Zion Pullan

Personal information
- Full name: Zion Orobosa Pullan
- Date of birth: 7 February 2011 (age 15)
- Place of birth: Tudela, Spain
- Height: 1.78 m (5 ft 10 in)
- Positions: Winger; forward;

Team information
- Current team: Celtic

Youth career
- Celtic

International career
- Years: Team / Apps / (Gls)
- 2025–2026: Scotland U15 / 3 / (1)
- 2026–: Spain U15

= Zion Pullan =

Spanish footballer (born 2011)

Zion Orobosa Pullan (born 7 February 2011) is a professional footballer who plays as a winger or forward for Celtic.
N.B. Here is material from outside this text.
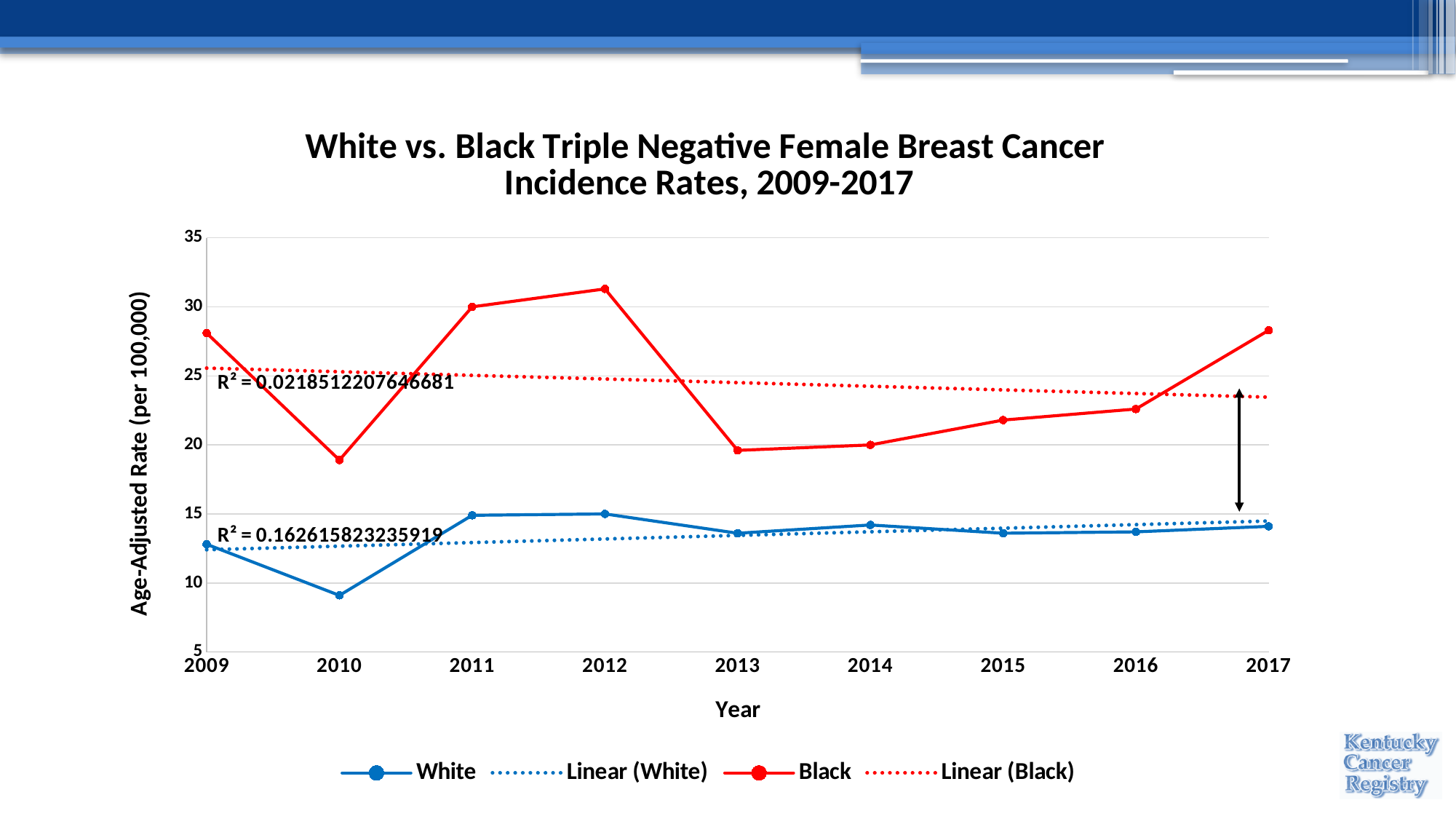
In which year is the White incidence rate lowest? 2010 How many years are plotted along the x axis? 9 In which year is the Black incidence rate lowest? 2010 How many entries does the legend list? 4 In 2013, which series has the higher rate, White or Black? Black In which year is the Black incidence rate highest? 2012 What R² value is shown for the Black trendline? 0.0218512207646681 What kind of chart is shown on the slide? line chart Does the dotted Linear (Black) trendline rise or fall from 2009 to 2017? fall Is the Black rate in 2009 greater or less than 25? greater Is the White rate in 2010 greater or less than 10? less Is the Black rate in 2016 greater or less than 20? greater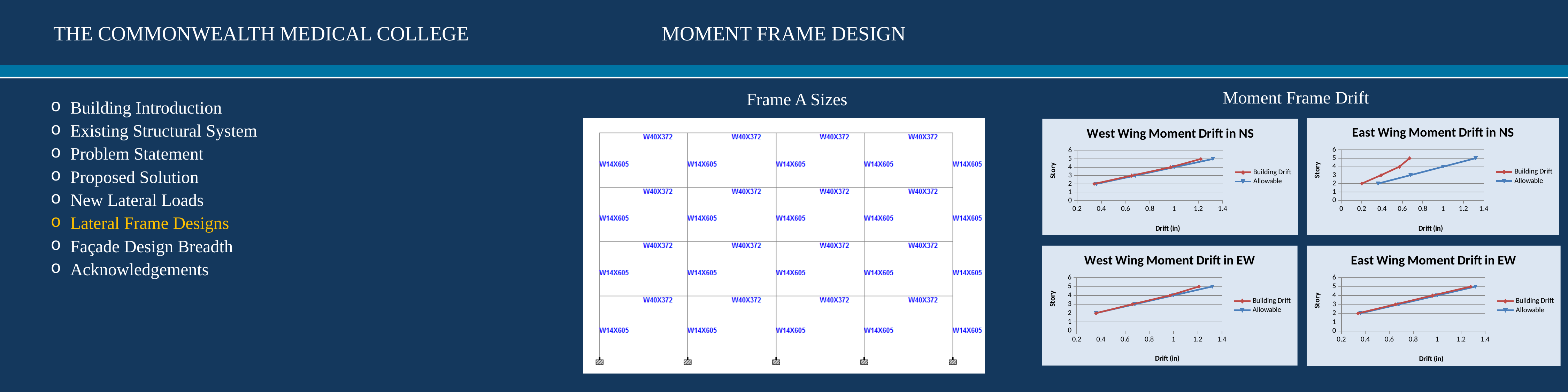
In the "East Wing Moment Drift in NS" chart, is the Drift (in) value of the Building Drift series at Story 5 greater or less than 1? less How many moment drift charts are shown under the heading "Moment Frame Drift"? 4 How many data points does the Building Drift series have in the "West Wing Moment Drift in EW" chart? 4 In the "West Wing Moment Drift in NS" chart, is the Drift (in) value of the Building Drift series at Story 5 greater or less than 1? greater What is the x-axis title of the "East Wing Moment Drift in EW" chart? Drift (in) In the "East Wing Moment Drift in NS" chart, does the Story value rise or fall as Drift (in) increases along the x axis? rise In the "West Wing Moment Drift in EW" chart, is the Drift (in) value of the Building Drift series at Story 2 greater or less than 0.6? less What kind of chart is the "West Wing Moment Drift in NS" chart? line chart How many series does the legend of the "East Wing Moment Drift in NS" chart list? 2 What are the two series named in the legend of the "West Wing Moment Drift in EW" chart? Building Drift and Allowable In the "East Wing Moment Drift in NS" chart, which series reaches Story 5 at a larger Drift (in) value, Building Drift or Allowable? Allowable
Born in Spain, he has represented Scotland and Spain internationally at youth level.

==Early life==
Pullan was born on 7 February 2011. Born in Tudela, Spain, he is of Nigerian descent through his parents.

==Club career==
As a youth player, Pullan joined the youth academy of Scottish side Celtic.

==International career==
Pullan is a Scotland and Spain youth international. On 26 November 2025, he debuted for the Scotland national under-15 football team during a 1–3 away friendly loss to the Hungary national under-15 football team.

==Style of play==
Pullan plays as a winger or forward. Spanish news website Migrantes del Balón wrote in 2026 that "[he is known for] his explosiveness in one-on-one situations, his ability to attack space, and his goalscoring prowess".